Justamente por atingir uma quantidade de investidores, é preciso que hajam regras bem definidas tanto para a classificação dos fundos quando para a atuação das empresas ligadas a esta indústria.

No Brasil, existe uma regulamentação específica para fundos de investimento, que garante ao investidor maior segurança e que seus direitos sejam respeitados na hora de aplicar o seu dinheiro.

CVM
O órgão responsável pela regulação dos fundos é a CVM (Comissão de Valores Mobiliários), que atua com intuito de fiscalizar as empresas participantes deste mercado e proteger as pessoas que investem neste tipo de produto financeiro.

O órgão funciona como um “xerife” do mercado e tem a função de proteger os investidores contra emissões irregulares ou qualquer ato ilegal dos administradores ou dos acionistas que controlam as companhias.

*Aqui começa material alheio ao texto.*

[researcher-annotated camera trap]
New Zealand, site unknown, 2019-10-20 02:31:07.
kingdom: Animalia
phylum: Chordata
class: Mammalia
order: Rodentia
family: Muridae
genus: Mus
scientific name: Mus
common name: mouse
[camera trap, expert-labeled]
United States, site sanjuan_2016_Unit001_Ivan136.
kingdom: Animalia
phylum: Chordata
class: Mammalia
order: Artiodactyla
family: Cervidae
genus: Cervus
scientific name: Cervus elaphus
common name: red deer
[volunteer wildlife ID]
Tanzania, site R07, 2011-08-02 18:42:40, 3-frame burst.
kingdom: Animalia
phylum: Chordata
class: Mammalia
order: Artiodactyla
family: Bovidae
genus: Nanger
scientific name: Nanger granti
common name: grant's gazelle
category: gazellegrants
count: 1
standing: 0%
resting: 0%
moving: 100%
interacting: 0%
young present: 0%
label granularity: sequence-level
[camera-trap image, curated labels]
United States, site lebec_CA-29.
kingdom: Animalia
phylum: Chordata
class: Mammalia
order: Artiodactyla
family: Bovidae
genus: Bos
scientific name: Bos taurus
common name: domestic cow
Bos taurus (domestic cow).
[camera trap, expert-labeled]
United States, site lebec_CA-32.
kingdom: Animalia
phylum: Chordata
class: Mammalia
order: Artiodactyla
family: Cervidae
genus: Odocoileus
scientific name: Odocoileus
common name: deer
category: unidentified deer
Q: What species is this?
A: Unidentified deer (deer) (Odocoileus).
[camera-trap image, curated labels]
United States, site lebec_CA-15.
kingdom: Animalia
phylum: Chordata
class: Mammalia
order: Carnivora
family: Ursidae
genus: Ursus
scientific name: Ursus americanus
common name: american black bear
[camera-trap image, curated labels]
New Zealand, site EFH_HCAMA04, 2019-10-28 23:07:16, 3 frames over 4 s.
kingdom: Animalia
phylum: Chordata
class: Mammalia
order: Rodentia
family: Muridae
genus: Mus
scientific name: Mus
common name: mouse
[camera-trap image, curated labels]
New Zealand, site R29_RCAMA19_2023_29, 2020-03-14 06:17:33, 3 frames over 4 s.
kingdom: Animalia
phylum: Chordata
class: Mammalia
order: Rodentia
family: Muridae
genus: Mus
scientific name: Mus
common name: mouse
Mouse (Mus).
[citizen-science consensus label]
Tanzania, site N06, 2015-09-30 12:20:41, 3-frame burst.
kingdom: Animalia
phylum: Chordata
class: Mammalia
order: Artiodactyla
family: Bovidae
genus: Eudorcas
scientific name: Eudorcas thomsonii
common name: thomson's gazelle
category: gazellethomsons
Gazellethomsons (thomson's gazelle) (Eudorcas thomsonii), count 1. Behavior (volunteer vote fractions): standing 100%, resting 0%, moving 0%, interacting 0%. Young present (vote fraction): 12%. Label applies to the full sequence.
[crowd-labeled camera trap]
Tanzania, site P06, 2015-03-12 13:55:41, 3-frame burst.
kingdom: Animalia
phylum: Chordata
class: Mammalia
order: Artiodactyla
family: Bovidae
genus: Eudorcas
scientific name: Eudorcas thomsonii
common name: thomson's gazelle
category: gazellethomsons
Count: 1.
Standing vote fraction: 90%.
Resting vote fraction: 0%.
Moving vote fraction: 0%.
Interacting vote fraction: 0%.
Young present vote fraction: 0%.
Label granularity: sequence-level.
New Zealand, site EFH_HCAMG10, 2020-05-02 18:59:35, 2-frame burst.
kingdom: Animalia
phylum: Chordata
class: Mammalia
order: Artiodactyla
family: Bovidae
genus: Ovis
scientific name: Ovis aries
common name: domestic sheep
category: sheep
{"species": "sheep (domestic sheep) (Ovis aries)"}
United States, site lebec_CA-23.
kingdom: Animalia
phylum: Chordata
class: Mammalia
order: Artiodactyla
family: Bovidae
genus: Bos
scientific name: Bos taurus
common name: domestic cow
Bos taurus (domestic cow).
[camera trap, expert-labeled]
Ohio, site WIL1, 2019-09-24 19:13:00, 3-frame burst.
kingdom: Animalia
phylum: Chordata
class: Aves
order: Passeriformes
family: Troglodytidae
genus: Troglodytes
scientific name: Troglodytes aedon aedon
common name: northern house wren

A entidade trabalha com o objetivo de garantir o funcionamento eficiente dos mercados e cabe a ela coibir possíveis fraudes ou manipulação de transações, protegendo os investidores das condições artificiais de demanda, oferta ou preço dos ativos que possam prejudicar a sua negociação normal.

Ou seja: se você investe em fundos e algo não estiver funcionando da maneira correta, é com a CVM que você deve reclamar.

Instruções da CVM
Em agosto de 2004, a CVM publicou a Instrução 409, que aumentou a transparência e a clareza das informações ao definir as regras de constituição, administração e funcionamento dos fundos de investimento.

Em março de 2007, foi publicada a instrução 450, com alterações na instrução 409. A nova instrução consolidou as regras da anterior e ainda possibilitou investimentos no exterior pelos fundos.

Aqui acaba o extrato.